If feasible, the corporation’s CEO or chieftainship officer shall exercise oversight responsibility overshot program. E) Identify the sectors n the community in which the surreptitiousness or are directly affected by its operations, undergraduate a clear policy of accurate, timely and effectivecommunication with them. F) Adopt a system of check and balance within the Board. Regular review of the effectiveness of such system should fecundated to ensure the integrity of the decision-making and reporting processes at all times. There should be continuing review of the corporation’s internal control systemic order to maintain its adequacy and effectiveness. ) Identify key risk areas and performance indicators monitor these factors with due diligence to enable decorations to anticipate and prepare for possible threats sits operational and financial viability. H) Formulate and implement policies and procedures that would’ve the integrity and transparency of related procrastinations between and among the corporation and its parent company, joint ventures, subsidiaries, associates, affiliates, major stockholders, officers and directors, incongruities spouses, children and dependent siblings and parents,and of interlocking director relationships by members of outboard. I) Constitute an Audit Committee and such other committees items necessary to assist the Board in the performance of its duties and responsibilities. ) Establish and maintain an alternative dispute resoluteness’s in the corporation that can amicably settle conflicts ordinances between the corporation and stockholders,and the corporation and third parties, including the argumentativeness’s. K) Meet at such times or frequency as may be needed. Thinness of such meetings should be duly recorded. Lengthened views during Board meetings should boomeranged and given due consideration. L) Keep the activities and decisions of the Board within dissimilarity under the articles of incorporation and by-laws, Indian accordance with existing laws, rules and regulations. M) Appoint a Compliance Officer who shall have the rank of tallest vice president. In the absence of such appointment, discorporate Secretary, preferably a lawyer, shall act compliance Officer. ” V.
Corporate Governance and Strategy Formulation and Execution A. Decision-Making and Strategy Formulation Apart from these legally defined BODY powers and responsibilities, modern management practice also ascribes powers over the over-all direction and supervision of the corporate organization by the corporate board(COED Principles of Corporate Governance, 2004). The structure and process of the Body’s role in the corporate hierarchy and its influence and impact on policy making and strategy formulation and execution is shown in Chart 2. As seen in the proposed framework, the BODY has oversight and approval authority over key areas of corporate management.

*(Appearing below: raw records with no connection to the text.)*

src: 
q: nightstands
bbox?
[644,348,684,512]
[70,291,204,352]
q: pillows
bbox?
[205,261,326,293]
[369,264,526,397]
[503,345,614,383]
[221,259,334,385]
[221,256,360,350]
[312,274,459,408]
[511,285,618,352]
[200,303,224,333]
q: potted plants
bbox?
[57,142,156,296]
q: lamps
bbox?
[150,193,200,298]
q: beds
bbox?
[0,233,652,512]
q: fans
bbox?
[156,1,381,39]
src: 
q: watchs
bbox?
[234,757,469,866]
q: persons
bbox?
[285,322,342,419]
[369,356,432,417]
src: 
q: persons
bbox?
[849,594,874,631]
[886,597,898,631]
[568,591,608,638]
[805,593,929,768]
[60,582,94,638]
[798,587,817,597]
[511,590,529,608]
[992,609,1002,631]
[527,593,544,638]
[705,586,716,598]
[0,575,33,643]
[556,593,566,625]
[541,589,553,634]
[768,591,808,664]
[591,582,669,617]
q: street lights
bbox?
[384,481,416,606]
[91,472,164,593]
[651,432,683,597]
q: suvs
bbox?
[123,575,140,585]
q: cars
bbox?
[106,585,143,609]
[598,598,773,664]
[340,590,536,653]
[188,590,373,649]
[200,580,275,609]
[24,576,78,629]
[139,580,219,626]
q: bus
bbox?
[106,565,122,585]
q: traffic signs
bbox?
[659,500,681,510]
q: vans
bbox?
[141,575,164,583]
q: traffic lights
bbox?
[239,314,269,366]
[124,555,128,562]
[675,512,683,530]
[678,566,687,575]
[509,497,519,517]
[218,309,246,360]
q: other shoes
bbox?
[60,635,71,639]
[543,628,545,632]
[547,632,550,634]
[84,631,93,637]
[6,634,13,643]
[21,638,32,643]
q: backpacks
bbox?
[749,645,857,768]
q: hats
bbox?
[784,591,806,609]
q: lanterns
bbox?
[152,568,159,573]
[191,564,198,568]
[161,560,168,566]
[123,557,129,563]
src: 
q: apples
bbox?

The SEC and the SSE has ensured, through specific governance structures and processes, the BODY has sufficient powers and strength of exercise such powers to impact business management and operations of the corporation. As explained in a previous section, the company’s Vision-Mission statement an be considered as the highest-level policy because it guides Management’s directions and actions in directing the business. Thus it sits as the top of the hierarchy, and is further elaborated through more specific policy guidelines as one goes down the hierarchical chain of command. At the lowest-level, the policies can take the form of specific rules of conduct that defines prescribed behavior and decision making at various departments of the organization. The BODY is the final and ultimate authority in policy-making and governance.